Burtt também fez os caminhantes imperiais de The Empire Strikes Back (1980) soarem como pesados animais mecânicos; seus passos provinham de máquinas metálicas combinadas com outros efeitos. Seu trabalho de áudio se estendeu por toda a trilogia original de Star Wars, incluindo Return of the Jedi (1983), no qual ele forneceu a voz do droide 8D8. Sua colaboração com Lucas também incluiu Raiders of the Lost Ark (1981), para o qual criou efeitos para a abertura da Arca e as elaboradas armadilhas do filme. Em Indiana Jones and the Temple of Doom (1984), ele esteve entre os integrantes da equipe de som creditados com um Oscar de Melhor Edição de Efeitos Sonoros.

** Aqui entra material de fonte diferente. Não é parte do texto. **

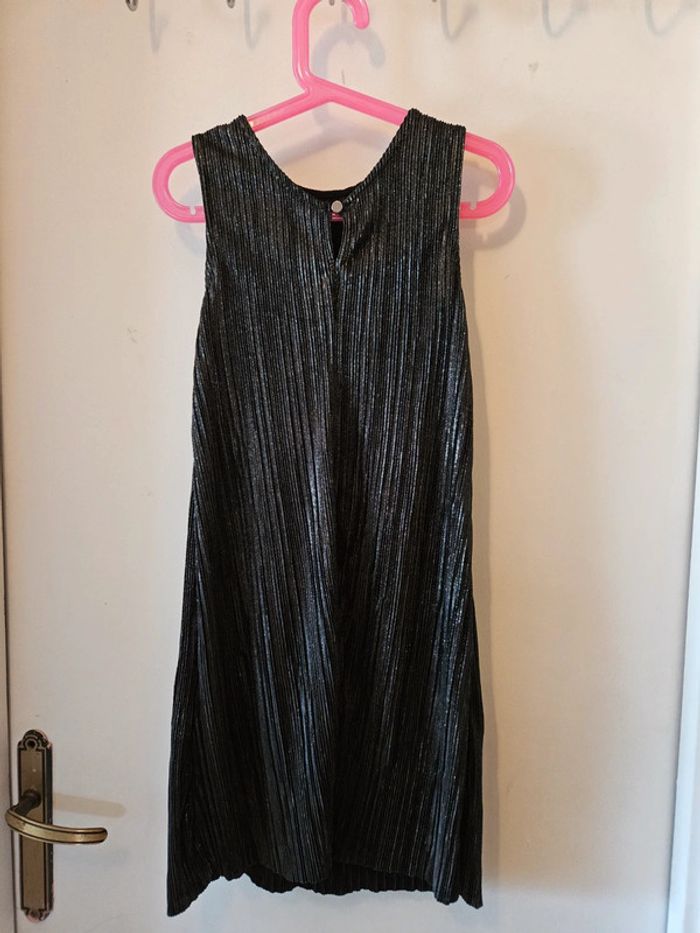 Robe. - photo numéro 2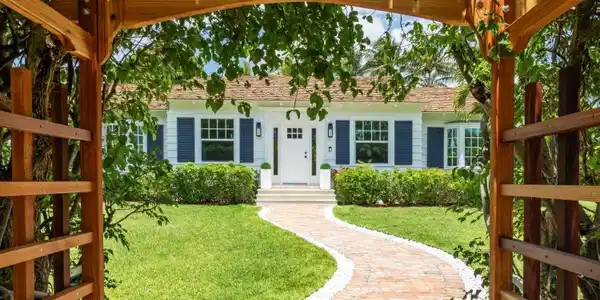 Image 4: mls_FRONT_DETAIL_STRAIGHT_EB_RT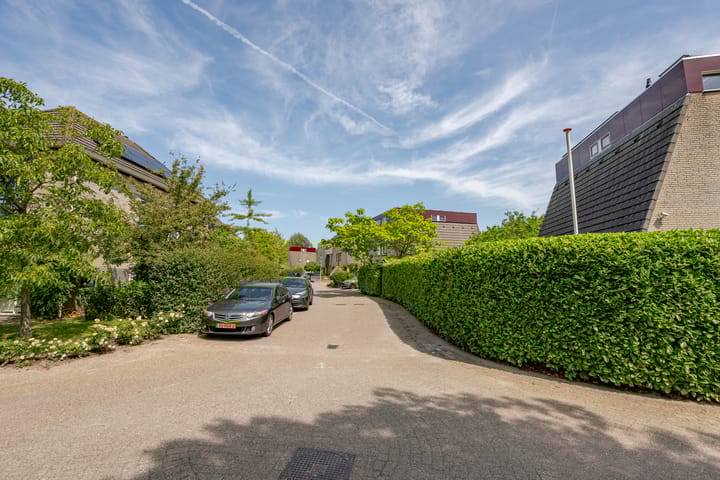 Foto 40 van Van Gaesbeekstraat 29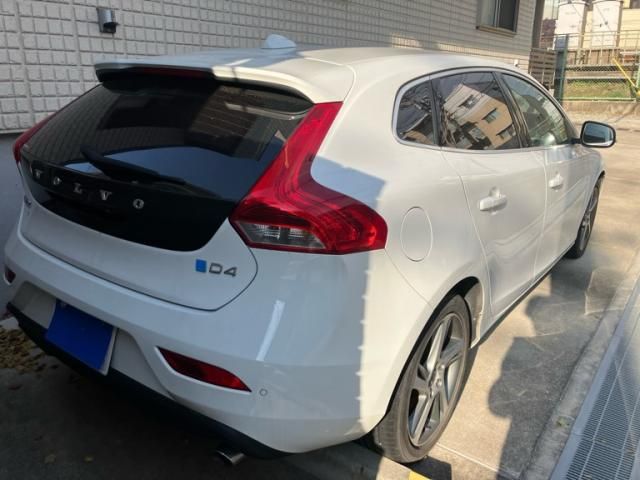 VOLVO VOLVO V40 2015
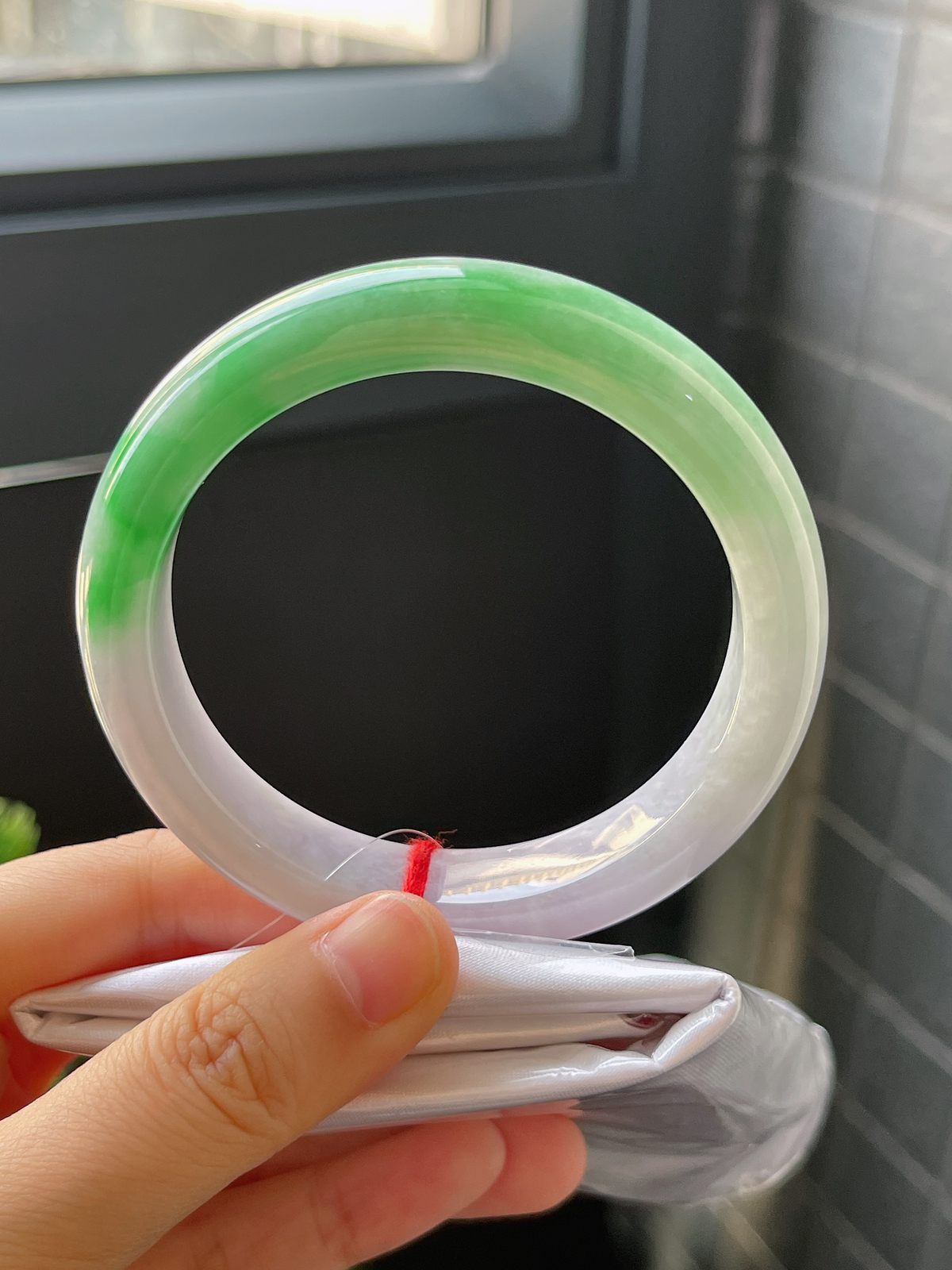 正圈57圈口，翡翠糯化种飘绿手镯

Burtt é estreitamente associado ao "grito Wilhelm", um grito de arquivo ouvido em inúmeros filmes. Enquanto trabalhava em Star Wars, ele encontrou a gravação na biblioteca de sons da Warner Bros.; ela havia sido usada no faroeste Distant Drums, de 1951, e fora identificada com o nome de um personagem chamado Soldado Wilhelm. Burtt a inseriu em Star Wars e mais tarde a reutilizou como uma piada interna em produções da Lucasfilm, ajudando a transformar um efeito obscuro de biblioteca em uma referência cinematográfica amplamente reconhecida.

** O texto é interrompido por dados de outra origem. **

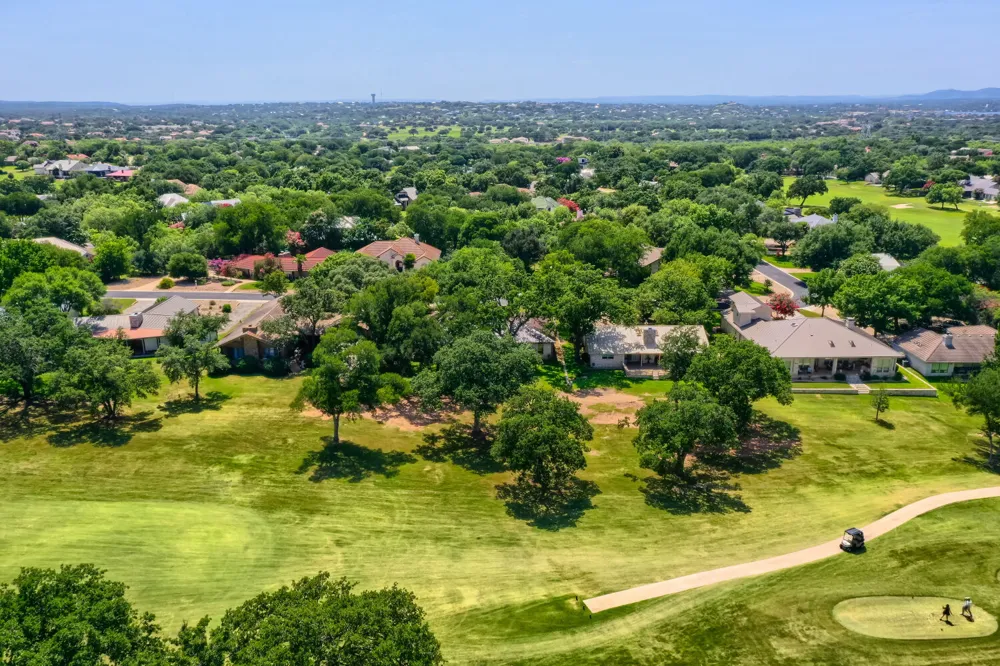 413 Silver Spur Horseshoe Bay, TX 78657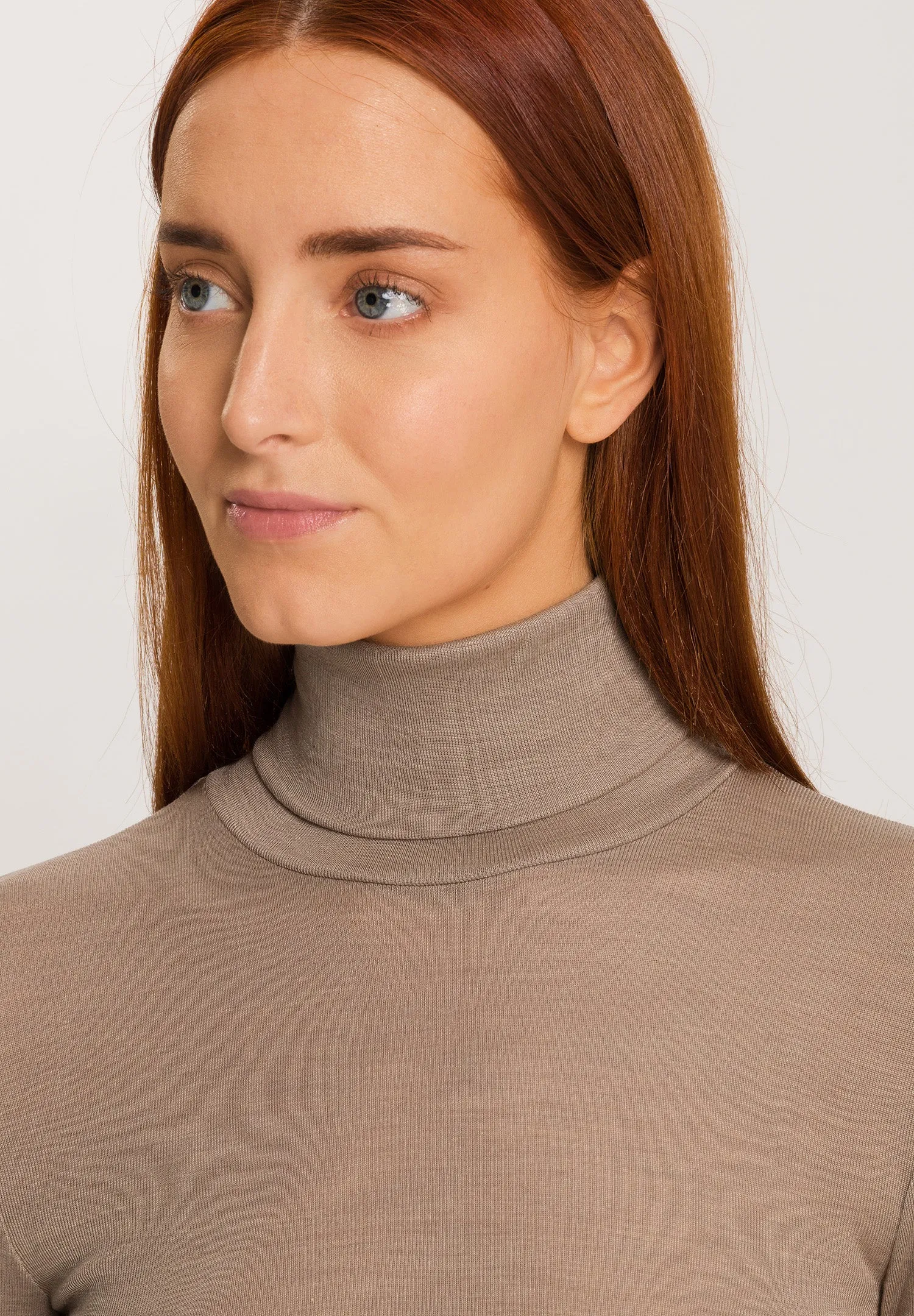 Woolen Silk W Wool and Silk Roll Collar Turtleneck | Taupe 71423-2847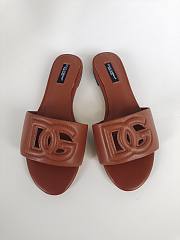 Fortok Dolce & Gabbana Brown Leather Cut Out Flat Slides - 1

Seu trabalho em WALL-E (2008) demonstrou como o som podia conduzir a narrativa quando os diálogos são escassos. Burtt criou a voz eletrônica do robô-título, usando elementos mecânicos e vocais processados, e também interpretou a voz de WALL-E. Ele dividiu o Oscar de Melhor Edição de Som pelo filme com Matthew Wood. Burtt já havia ganhado Oscars pelo trabalho sonoro em E.T. the Extra-Terrestrial (1982) e Raiders of the Lost Ark, além de receber um Oscar Especial por Realização por Star Wars. Seus créditos também incluem The Dark Crystal (1982), para o qual criou sons de criaturas e ambientes, e os filmes de Indiana Jones. Suas gravações fizeram mundos imaginados parecerem táteis e habitados.